In order to achieve the above dielectric constant, for example, it is simple and effective to contain 1.0 × 10 ^{−4 to} 2.0 × 10 ⁻¹ volume% of water in the introduced gas. . In particular, 5.0 × 10 ^{−4 to} 1.0 × 10 ⁻² vol% is preferable. When the water content is too low, the effect of charge diffusion is reduced, which is not preferable. On the other hand, when the water content is too high, water is easily adsorbed on the film surface, which adversely affects the properties at the time of forming a thin film.

  In addition, it is also effective in controlling the relative dielectric constant to contain oxygen gas in the introduced gas in an amount of less than 50% by volume, preferably 1 to 50% by volume, in addition to the water. More effective is 1 to 25% by volume. Furthermore, by flowing oxygen gas into the vacuum chamber and exhausting it, it is possible to simultaneously reduce the water in the chamber due to the gettering effect.

Such a discharge phenomenon can be discussed empirically by Paschen's law. Paschen's law is the following formula (2) when the discharge start voltage is V _s

Where p and d represent the pressure of the discharge atmosphere and the distance between the discharge electrodes (in the present invention, between the films of the film peeling portion), and B and C are constants obtained empirically, respectively. It is.

  In the present invention, the inter-film distance d can be assumed to be constant because it is a feeding portion from the film.

And can be converted. In the formula (3), the ratio of B ′ to C ′ (B ′ / C ′) is preferably 0.3 or more. FIG. 2 shows a curve based on the equation (3). However, since the absolute value of the discharge start voltage could not be obtained quantitatively, it was shown as a relative value. As for the pressure, since the local pressure cannot be measured, the relative value is shown in the same manner as the discharge start voltage. As shown in FIG. 2, the higher the ratio, the greater the discharge start voltage on the vertical axis, that is, the strip discharge can be suppressed. In order to set the ratio to the above value, it is necessary to set the gas spray conditions as described above.

  The film according to the present invention will be described below. The film roll 200 and the film 201 are not particularly limited as long as they can be made into a roll shape, and a metal foil shape can also be used. However, the present invention is effective when a dielectric material such as a plastic film is used. Demonstrate. Materials used as the base material of the plastic film include polyalkylene terephthalates, polyalkylene naphthalates, cycloolefins, polycarbonates, polyolefins, polyimides, and the like, and the thickness is about 10 μm to 200 μm. On these films, a hard coat layer or a layer that suppresses diffusion of oligomers from the substrate may be formed for the purpose of preventing scratches. It is important that the thickness of the hard coat layer or the oligomer diffusion suppressing layer is not impaired the function and flexibility of the film, and is formed with a thickness of about 0.5 to 15 μm. In the case of using a stretched film, the strain due to stretching remains in the molecular chain, and thus has the property of being thermally contracted when heated. In order to reduce such heat shrinkage, stress is relaxed by adjusting the stretching conditions and heating after stretching, the thermal shrinkage rate is reduced to about 0.2% or less, and the heat shrink start temperature is increased. Biaxially stretched films (low heat shrink films) are known. From the viewpoint of suppressing problems due to heat shrinkage of the base material, it has also been proposed to use such a low heat shrink film as the base material.

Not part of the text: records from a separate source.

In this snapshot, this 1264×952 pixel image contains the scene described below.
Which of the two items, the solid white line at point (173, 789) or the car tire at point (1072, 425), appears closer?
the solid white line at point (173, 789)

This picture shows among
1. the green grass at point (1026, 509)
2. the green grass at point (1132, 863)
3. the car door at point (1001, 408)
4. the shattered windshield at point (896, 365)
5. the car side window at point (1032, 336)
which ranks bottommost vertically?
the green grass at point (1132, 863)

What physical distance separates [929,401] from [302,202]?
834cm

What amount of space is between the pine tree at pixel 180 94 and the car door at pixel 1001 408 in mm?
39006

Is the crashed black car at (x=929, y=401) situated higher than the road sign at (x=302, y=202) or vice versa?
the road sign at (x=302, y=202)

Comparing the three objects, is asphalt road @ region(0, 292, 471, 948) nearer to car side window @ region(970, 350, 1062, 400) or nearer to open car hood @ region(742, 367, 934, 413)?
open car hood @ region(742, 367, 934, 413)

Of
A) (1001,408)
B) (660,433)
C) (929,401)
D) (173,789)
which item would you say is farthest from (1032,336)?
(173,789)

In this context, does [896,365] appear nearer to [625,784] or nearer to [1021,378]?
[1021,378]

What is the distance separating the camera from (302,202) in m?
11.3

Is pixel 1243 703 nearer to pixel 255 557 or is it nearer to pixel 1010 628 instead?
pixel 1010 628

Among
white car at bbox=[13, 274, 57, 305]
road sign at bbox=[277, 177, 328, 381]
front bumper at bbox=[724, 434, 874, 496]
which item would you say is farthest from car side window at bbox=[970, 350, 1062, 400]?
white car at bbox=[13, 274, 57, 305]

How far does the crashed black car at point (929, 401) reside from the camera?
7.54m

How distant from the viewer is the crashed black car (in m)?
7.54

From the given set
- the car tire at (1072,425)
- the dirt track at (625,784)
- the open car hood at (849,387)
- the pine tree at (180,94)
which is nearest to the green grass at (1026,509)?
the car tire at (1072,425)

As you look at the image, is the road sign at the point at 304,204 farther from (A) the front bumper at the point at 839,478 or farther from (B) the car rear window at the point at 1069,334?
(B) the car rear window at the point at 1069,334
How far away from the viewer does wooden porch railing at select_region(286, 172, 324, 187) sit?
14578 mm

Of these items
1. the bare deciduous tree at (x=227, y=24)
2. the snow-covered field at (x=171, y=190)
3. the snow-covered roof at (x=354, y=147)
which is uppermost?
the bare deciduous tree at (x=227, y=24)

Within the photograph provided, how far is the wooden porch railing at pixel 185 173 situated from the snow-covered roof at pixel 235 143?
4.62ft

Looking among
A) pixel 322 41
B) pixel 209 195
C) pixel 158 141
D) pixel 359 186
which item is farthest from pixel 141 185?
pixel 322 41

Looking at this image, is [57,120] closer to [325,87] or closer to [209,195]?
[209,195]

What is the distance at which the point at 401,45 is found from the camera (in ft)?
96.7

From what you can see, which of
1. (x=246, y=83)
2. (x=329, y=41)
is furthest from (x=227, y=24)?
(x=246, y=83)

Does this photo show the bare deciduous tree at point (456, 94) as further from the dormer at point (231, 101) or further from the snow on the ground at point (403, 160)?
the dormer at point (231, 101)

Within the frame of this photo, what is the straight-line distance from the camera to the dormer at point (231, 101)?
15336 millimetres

  The peeling discharge phenomenon described in the present invention is considered to occur through the following process. That is, an electric charge is generated on the film surface due to friction at the time of film production and friction due to winding deviation or the like. The charge differs between the opposite films, which makes it easier for the films to adhere to each other. A strongly adhered film induces contact charging due to its influence. The degree of contact charging is determined by the difference in ionization potential between opposing films. The contact-charged film adheres more strongly, and as a result, the amount of charge is further increased, the potential difference between the films increases, and when the potential difference becomes equal to or higher than the discharge start voltage, peeling discharge occurs.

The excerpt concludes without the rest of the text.